Randall Balmer, an editor at Christianity Today and professor at Columbia University (see he is a northeastern liberal who even lives in Connecticut) gives us the real history of the Religious Right, which is seeped in anti-government sentiment and defense of Bob Jones University's pro-segregationist policies. He has attended meeting with the leaders and interviewed them, finding out that became pro-life after much later than Roe V. Wade in an effort to put an altruistic face upon insidious aims. Their claims are to be the spiritual heirs to the abolitionists and civil rights freedom fighters, but their history shows them on the wrong side of such movements (you will be surprised by his quote of W.A. Criswell on abortion).
Balmer is sure to have his Evangelical credentials revoked and he speaks to this in his essay, Jesus is not a Republican for the Chronicle of Higher Education (it is about a sermon given at Wheaton College). This is a very brave book and will hopefully help many of the Religious Right's foot soldiers see the little old men on bicycles leading their movement from behind the veil.
NPR excerpts the book here with an audio interview.
Read the Publisher's Weekly review here. This review points out the best chapter in the book which will show how the new leaders of the Southern Baptist Convention have "betrayed its long legacy of separation of church and state." As a Baptist, no longer considered Southern because of this issue (along with others which have equally corrupted our historic principles), I look forward to his analysis of this important but ignored piece of history.

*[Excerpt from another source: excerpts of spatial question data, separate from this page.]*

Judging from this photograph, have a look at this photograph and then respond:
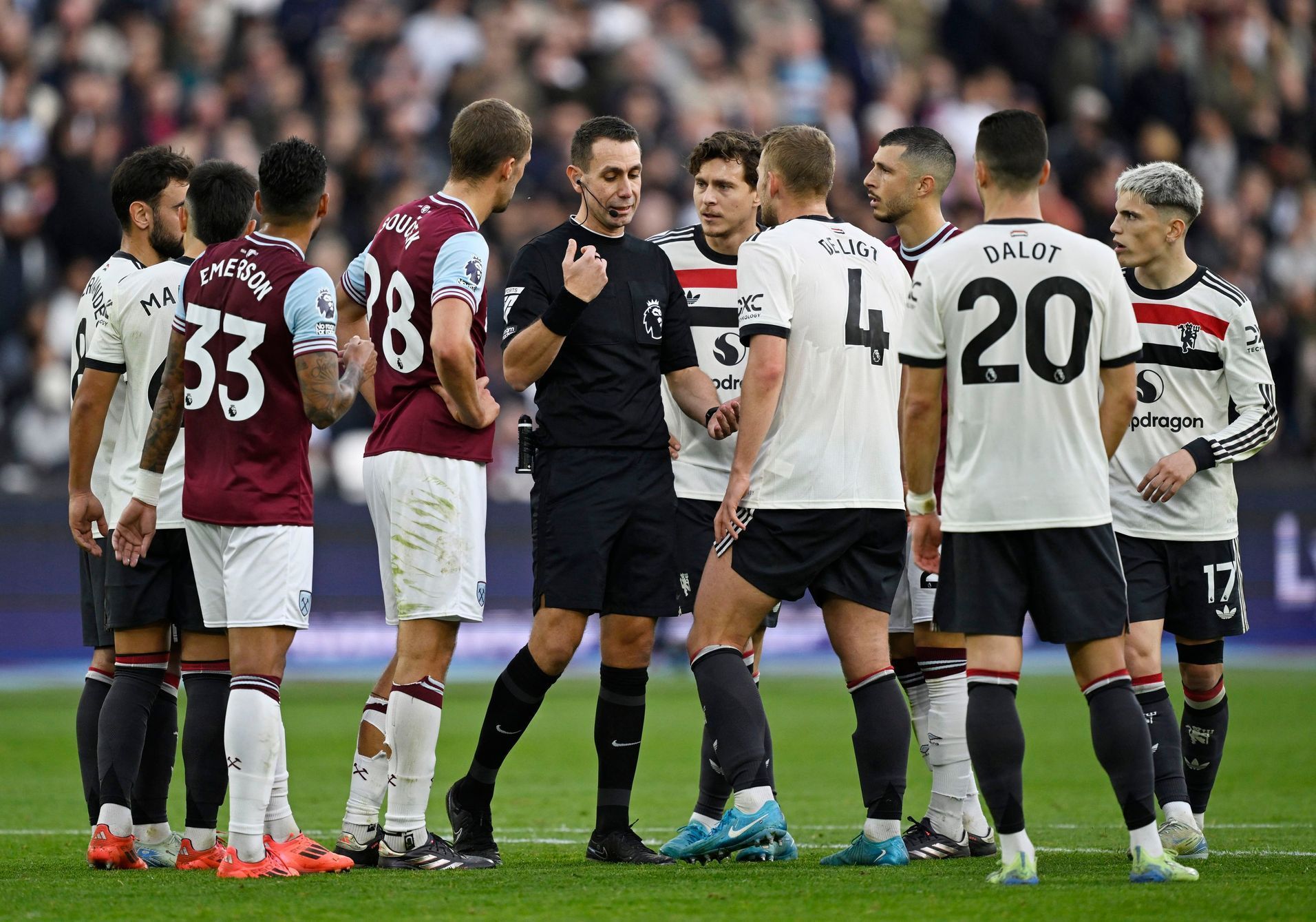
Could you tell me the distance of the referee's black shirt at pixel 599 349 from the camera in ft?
21.7

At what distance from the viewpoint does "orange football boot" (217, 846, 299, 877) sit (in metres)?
6.04

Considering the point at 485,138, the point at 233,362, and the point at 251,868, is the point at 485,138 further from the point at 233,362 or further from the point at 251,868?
the point at 251,868

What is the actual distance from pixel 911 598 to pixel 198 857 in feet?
9.99

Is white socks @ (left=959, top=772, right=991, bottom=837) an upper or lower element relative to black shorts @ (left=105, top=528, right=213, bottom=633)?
lower

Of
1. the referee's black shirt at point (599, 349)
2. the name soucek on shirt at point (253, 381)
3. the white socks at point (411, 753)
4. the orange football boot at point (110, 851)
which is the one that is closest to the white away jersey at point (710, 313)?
the referee's black shirt at point (599, 349)

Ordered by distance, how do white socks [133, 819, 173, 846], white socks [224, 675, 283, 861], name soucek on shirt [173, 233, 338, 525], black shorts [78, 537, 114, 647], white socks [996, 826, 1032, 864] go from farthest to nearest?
1. black shorts [78, 537, 114, 647]
2. white socks [133, 819, 173, 846]
3. name soucek on shirt [173, 233, 338, 525]
4. white socks [224, 675, 283, 861]
5. white socks [996, 826, 1032, 864]

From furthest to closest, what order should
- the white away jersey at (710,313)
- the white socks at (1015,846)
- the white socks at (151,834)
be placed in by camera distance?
1. the white away jersey at (710,313)
2. the white socks at (151,834)
3. the white socks at (1015,846)

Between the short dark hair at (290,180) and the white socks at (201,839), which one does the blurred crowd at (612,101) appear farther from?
the short dark hair at (290,180)

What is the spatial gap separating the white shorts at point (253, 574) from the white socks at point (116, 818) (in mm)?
925

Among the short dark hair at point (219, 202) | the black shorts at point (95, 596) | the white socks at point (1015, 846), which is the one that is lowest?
the white socks at point (1015, 846)

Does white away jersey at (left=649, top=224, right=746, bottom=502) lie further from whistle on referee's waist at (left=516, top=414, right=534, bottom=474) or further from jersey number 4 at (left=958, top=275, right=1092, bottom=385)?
jersey number 4 at (left=958, top=275, right=1092, bottom=385)

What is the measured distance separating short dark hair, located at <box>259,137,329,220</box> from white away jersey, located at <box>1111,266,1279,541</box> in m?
3.37

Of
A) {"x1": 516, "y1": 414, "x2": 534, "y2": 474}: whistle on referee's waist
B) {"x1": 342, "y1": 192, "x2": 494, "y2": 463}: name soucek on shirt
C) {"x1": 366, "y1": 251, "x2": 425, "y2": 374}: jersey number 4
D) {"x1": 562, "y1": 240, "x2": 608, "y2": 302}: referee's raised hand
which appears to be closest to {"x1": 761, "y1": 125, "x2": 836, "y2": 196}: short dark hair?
{"x1": 562, "y1": 240, "x2": 608, "y2": 302}: referee's raised hand

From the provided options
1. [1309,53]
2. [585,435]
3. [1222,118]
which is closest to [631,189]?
[585,435]
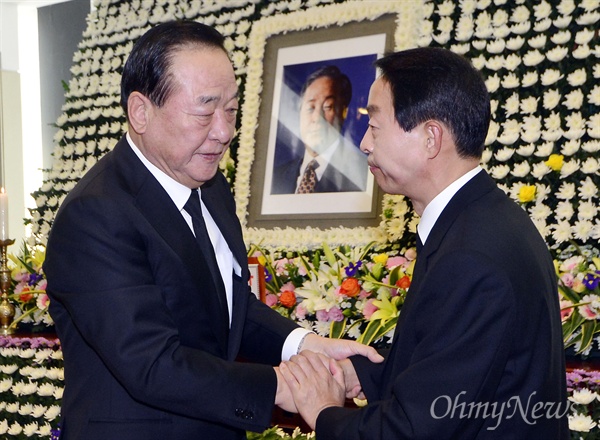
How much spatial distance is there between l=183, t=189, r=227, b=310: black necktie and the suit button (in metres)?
0.30

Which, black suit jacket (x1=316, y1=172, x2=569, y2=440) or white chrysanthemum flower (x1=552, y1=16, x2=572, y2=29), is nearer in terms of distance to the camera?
black suit jacket (x1=316, y1=172, x2=569, y2=440)

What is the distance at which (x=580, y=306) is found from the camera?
3.41 m

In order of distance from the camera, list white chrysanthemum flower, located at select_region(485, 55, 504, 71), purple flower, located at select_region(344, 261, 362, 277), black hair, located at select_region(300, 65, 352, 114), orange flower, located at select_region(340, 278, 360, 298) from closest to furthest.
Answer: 1. orange flower, located at select_region(340, 278, 360, 298)
2. purple flower, located at select_region(344, 261, 362, 277)
3. white chrysanthemum flower, located at select_region(485, 55, 504, 71)
4. black hair, located at select_region(300, 65, 352, 114)

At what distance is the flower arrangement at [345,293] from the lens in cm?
373

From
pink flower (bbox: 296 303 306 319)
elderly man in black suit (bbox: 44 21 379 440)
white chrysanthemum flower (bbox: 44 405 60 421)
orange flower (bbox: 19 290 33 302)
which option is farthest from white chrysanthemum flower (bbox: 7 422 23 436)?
elderly man in black suit (bbox: 44 21 379 440)

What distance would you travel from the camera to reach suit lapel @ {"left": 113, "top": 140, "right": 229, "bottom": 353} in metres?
2.29

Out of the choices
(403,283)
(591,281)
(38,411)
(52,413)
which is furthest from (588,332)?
(38,411)

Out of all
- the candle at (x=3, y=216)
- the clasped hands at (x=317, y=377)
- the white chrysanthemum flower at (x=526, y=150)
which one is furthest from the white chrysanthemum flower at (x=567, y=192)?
the candle at (x=3, y=216)

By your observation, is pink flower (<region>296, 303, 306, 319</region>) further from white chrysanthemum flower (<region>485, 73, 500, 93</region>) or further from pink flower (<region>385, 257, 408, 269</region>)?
white chrysanthemum flower (<region>485, 73, 500, 93</region>)

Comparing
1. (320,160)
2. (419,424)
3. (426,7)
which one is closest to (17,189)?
(320,160)

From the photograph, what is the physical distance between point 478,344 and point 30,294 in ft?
12.3

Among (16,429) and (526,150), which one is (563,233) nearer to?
(526,150)

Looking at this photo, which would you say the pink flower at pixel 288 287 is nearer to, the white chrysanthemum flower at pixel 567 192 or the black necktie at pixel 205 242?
the white chrysanthemum flower at pixel 567 192

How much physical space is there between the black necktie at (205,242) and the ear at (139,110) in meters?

So we understand this is not some outsider slamming the church, but an insider lamenting the loss of Jesus' message by the svengalis controlling Evangelicalism I give you these quotes;
Describing the aim of the book, he says this, "What I want this book to do is call evangelicals to their birthright as people of the book."
He also says this, "They have taken something that is lovely and redemptive and turned it into something that is ugly and retributive."
Buy me the book before it comes out and tell your friends about it.
Something interesting Balmer says in his essay is this,
"And what about abortion, the issue that the religious right decided in the early 1980s was its signature concern? Since January 2003, the Republican and religious-right coalition has controlled the presidency and both houses of Congress — yet, curiously, it has not tried to outlaw abortion. Why? Could it be that its members are less interested in actually reducing the incidence of abortion itself (in which case they should seek to alter public opinion on the matter) than in continuing to use abortion as a potent political weapon?"